The Resurrection of the Lord Jesus

The writer got into conversation in the train with a gentleman. He turned out to be an infidel. Testimony was adduced for the great fact of the resurrection of Christ. With a shudder the infidel replied in these exact words, “If you can prove the resurrection of Christ, I am bound to be some sort of a Christian.”

We can well understand his reply. The resurrection of Christ was miraculous and perfectly unique. That proved, Christianity is proved and infidelity disproved. It was God’s answer to all that He had claimed to be and to have done. It put the coping stone on His life and death. It was God’s great AMEN to every word that He had said on earth, every claim that He made, and above all it was the proof that the death of the Lord was accepted as sufficient atonement for sin.

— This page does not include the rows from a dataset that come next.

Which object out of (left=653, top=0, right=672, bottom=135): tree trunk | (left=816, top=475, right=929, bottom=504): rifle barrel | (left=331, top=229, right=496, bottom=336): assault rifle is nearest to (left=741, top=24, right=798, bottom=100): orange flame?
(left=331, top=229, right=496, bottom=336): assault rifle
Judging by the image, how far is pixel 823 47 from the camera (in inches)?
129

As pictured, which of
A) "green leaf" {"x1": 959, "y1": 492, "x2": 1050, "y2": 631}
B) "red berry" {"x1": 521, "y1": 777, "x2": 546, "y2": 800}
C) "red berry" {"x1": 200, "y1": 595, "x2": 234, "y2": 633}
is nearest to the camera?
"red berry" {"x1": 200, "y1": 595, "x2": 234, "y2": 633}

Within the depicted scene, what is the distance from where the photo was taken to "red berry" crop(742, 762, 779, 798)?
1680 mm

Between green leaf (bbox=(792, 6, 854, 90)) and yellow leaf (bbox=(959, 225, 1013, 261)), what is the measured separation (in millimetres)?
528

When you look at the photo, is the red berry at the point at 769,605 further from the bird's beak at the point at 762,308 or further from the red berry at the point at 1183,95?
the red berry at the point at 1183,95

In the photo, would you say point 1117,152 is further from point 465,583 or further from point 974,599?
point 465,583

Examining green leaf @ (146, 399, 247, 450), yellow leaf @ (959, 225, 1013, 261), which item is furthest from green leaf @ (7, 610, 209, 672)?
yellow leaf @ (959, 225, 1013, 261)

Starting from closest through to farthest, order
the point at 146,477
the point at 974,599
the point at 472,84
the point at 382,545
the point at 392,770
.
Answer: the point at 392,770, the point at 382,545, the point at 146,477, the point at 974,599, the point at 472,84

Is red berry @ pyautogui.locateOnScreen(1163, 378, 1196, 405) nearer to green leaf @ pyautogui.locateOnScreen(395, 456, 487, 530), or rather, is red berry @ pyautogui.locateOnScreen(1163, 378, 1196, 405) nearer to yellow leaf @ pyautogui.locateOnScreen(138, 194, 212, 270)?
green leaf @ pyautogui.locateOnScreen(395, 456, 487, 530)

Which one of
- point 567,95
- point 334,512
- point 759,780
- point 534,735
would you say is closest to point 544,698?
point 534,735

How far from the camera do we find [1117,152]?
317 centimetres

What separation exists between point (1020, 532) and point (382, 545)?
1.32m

The resurrection is one of the great pillars of the Christian faith. We might almost describe Christianity as resting upon a tripod, consisting of the Person of Christ, His death and His resurrection. If His Person was not all that the Scriptures claim it to be, His death must have been an immense failure and His resurrection an absolute impossibility. If His death had not satisfied God about the whole question of sin, then again, the resurrection was an impossibility. On the other hand if His Person was all the Scriptures claim it to be, and His work that which satisfied God about the sin question, then the resurrection was a glorious necessity, the insistent demand of righteousness.

A remarkable letter was recently published in The Times from the pen of Lord Daryngton, known formerly as Mr. Pike Pease, at one time Postmaster General. It runs as follows:
  “Sir—Having been very much impressed by the two remarkable articles published in The Times relating to the evidence of the Resurrection of our Lord, I should like to mention the reply given by the late Lord Salisbury to someone who wrote to him asking him for his reason for his faith in Christianity. It should be remembered that he was not only a statesman, but a scientist of no mean capacity. He said that the central point of his faith was the Resurrection of Christ, in which he believed:
  First, because it was testified to by men who had every opportunity of seeing and knowing, and whose veracity was tested by the most tremendous trials both of energy and endurance during long lives.
Secondly, because of the marvellous effects it had upon the world. He said that as a moral phenomenon the spread and mastery of Christianity were without a parallel, and added that he could no more believe that colossal moral effects lasting for 2,000 years could be without a cause than he could believe that various motions of the magnet were without a cause though he could not wholly explain them. He thought that anyone who believed in the Resurrection of Christ found little difficulty in believing in the rest of the story in the Gospels, and that no one who believed that would doubt that St. Matthew, St. Peter, St. Paul, St. Mark and St. John carried a Divine message.
If you can find space for this letter I shall be grateful, believing that testimony such as this is of special value at the present time.
  Your obedient servant,
  DARYNGTON.”

It has been often pointed out that no event in history has ampler proof than the resurrection of Christ. We write under date of 1930—that is 1930 years ago since Christ appeared. Is it not astounding that every day Christians and Infidels, Jews and Turks, Roman Catholics and Protestants, should all date their letters and business correspondence by the appearing of (as the world would say) an obscure carpenter’s son in an obscure village in an obscure country?

Yet so it is.

We, who are Christians, can understand the marvel for marvel it is. How is it that the impact of the Christian testimony by a handful of apostles, mostly “ignorant and unlearned,” has overridden the heathen pagan world and overcome the Jewish bigotry to this extent? Can we not read the secret in the mighty power of the Holy Spirit in this world? When Paul and Silas, two men with no organization behind them, with no committee of welcome, with no introductions to powerful prelates, entered pagan Thessalonica with a message that stirred the hatred of nearly all the inhabitants whether Jew or Gentile, it was said of them, “These that have turned the world upside down are come hither also” (Acts 17:6).

The Christian may well be an optimist. He may well be content that his faith is resting on settled facts, that he is on the winning side.